(Pictures with short captions)
*** Block opens ***

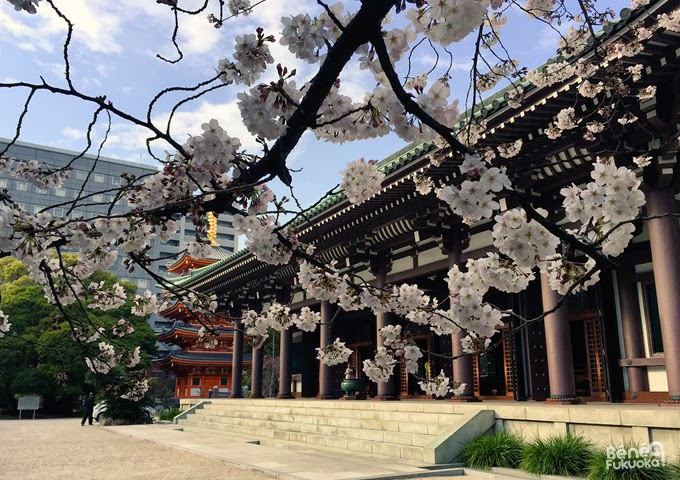 "Cherry tree ""sakura"" at Tôchô-ji temple, Fukuoka"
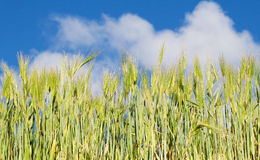 Cornfield in blue sky Stock Photo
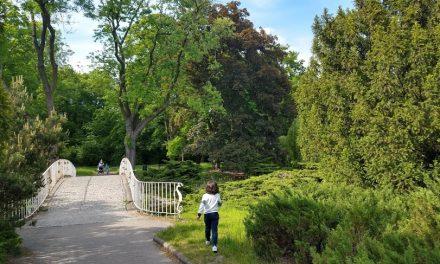 #32 Impressões de uma macuxi em terras polacas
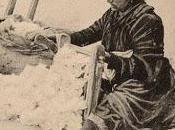 cotone coltivato Salento leccese 1327 reintrodotto Prof. Ferdinando Vallese 1905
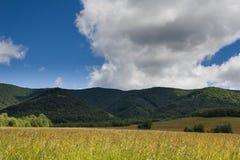 Poloniny, Slovacchia fotografia stock libera da diritti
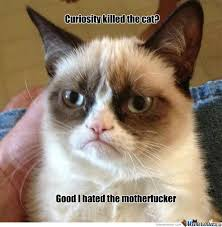 Angry Cat Memes. Best Collection of Funny Angry Cat Pictures via Relatably.com
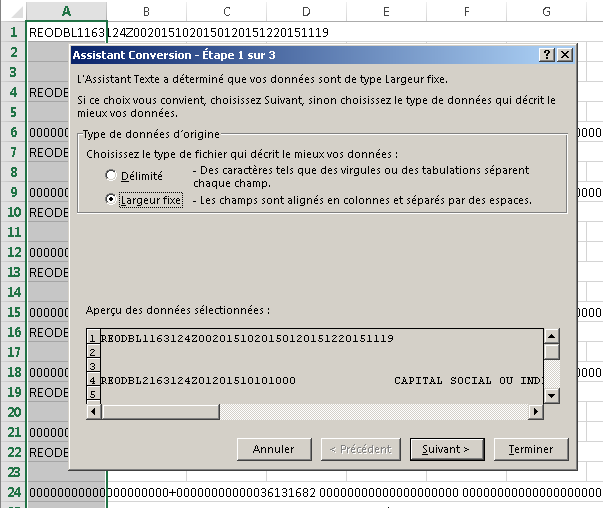 Assistant de conversion d'Excel : choix du type de données d'origine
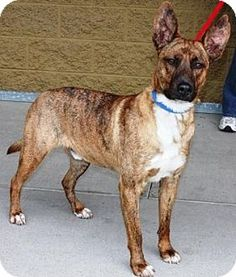 Gilbert, AZ - Australian Cattle Dog/Labrador Retriever Mix. Meet Thumper, a dog for adoption. http://www.adoptapet.com/pet/14904471-gilbert-arizona-australian-cattle-dog-mix
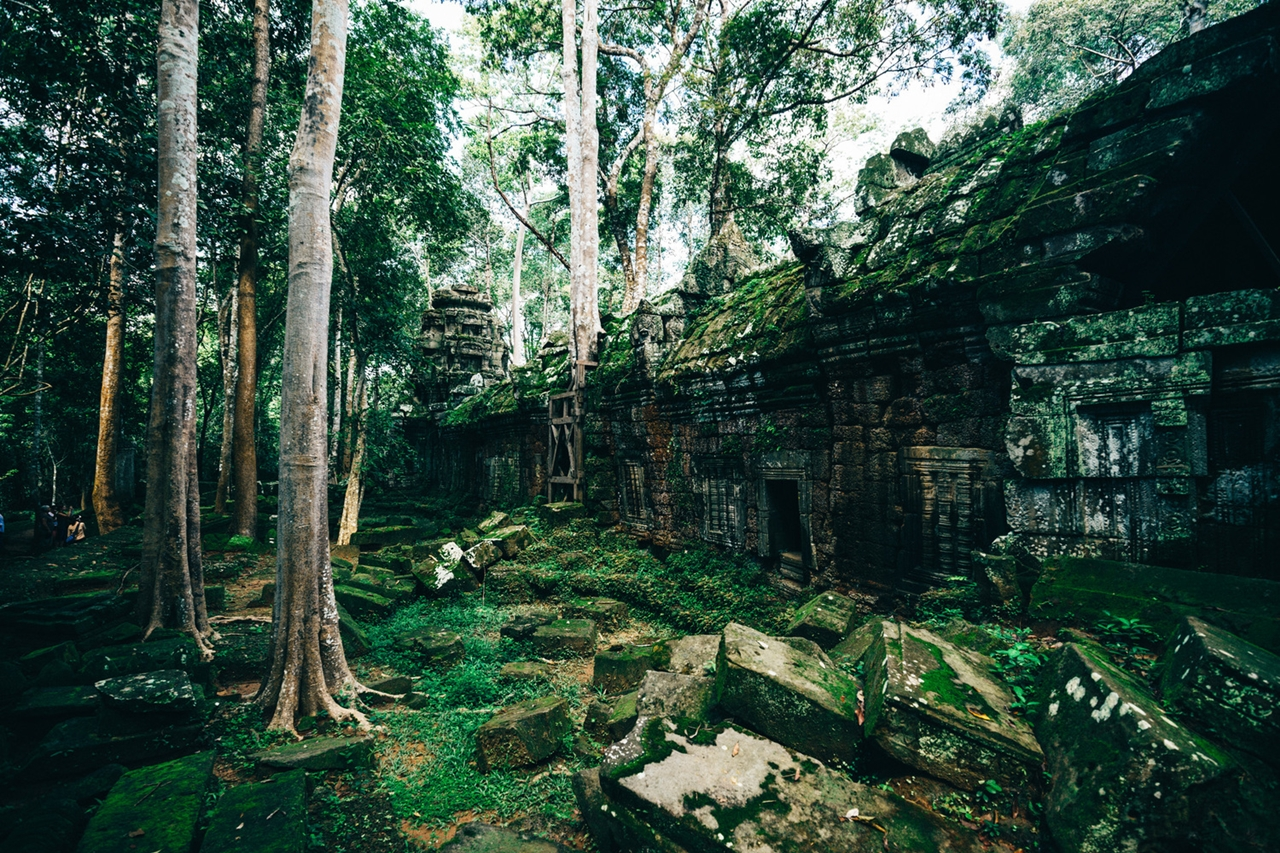 the-temples-of-angkor 15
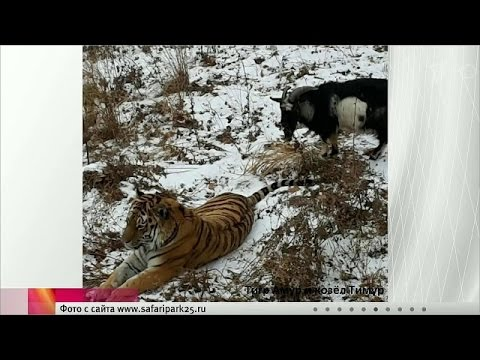Амурский тигр и козел: Дружба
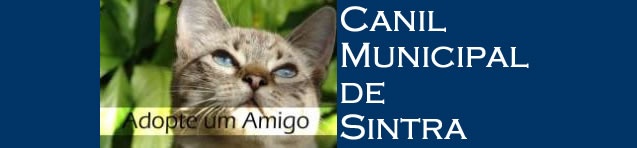 Canil Municipal de Sintra/Gatos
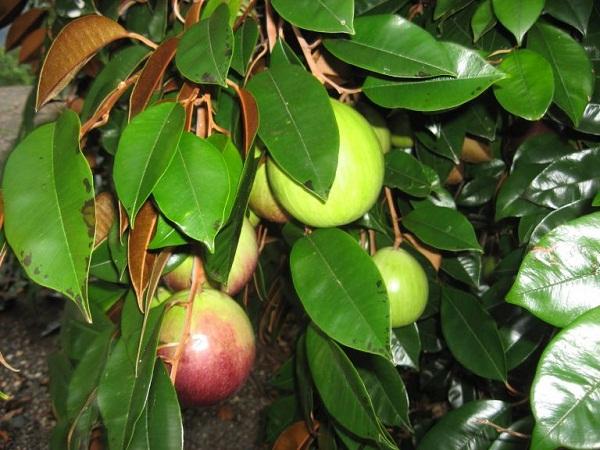 Chữa bệnh dạ dày bằng 11 loại lá cây trong vườn nhà-3
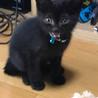 黒猫の子猫くん 約2カ月 宜しくお願い致します!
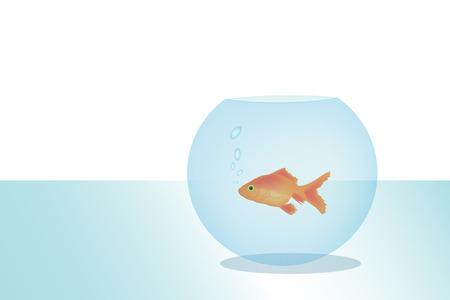 Graphic illustration of a big golden fish in small round aquarium Stock Vector - 8928524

*** Block closes ***

■ Your task
Please repeat the records above exactly, omitting any pictures they contain.

■ Response box
 "Cherry tree ""sakura"" at Tôchô-ji temple, Fukuoka"
 Cornfield in blue sky Stock Photo
 #32 Impressões de uma macuxi em terras polacas
 cotone coltivato Salento leccese 1327 reintrodotto Prof. Ferdinando Vallese 1905
 Poloniny, Slovacchia fotografia stock libera da diritti
 Angry Cat Memes. Best Collection of Funny Angry Cat Pictures via Relatably.com
 Assistant de conversion d'Excel : choix du type de données d'origine
 Gilbert, AZ - Australian Cattle Dog/Labrador Retriever Mix. Meet Thumper, a dog for adoption. http://www.adoptapet.com/pet/14904471-gilbert-arizona-australian-cattle-dog-mix
 the-temples-of-angkor 15
Амурский тигр и козел: Дружба
 Canil Municipal de Sintra/Gatos
 Chữa bệnh dạ dày bằng 11 loại lá cây trong vườn nhà-3
 黒猫の子猫くん 約2カ月 宜しくお願い致します!
 Graphic illustration of a big golden fish in small round aquarium Stock Vector - 8928524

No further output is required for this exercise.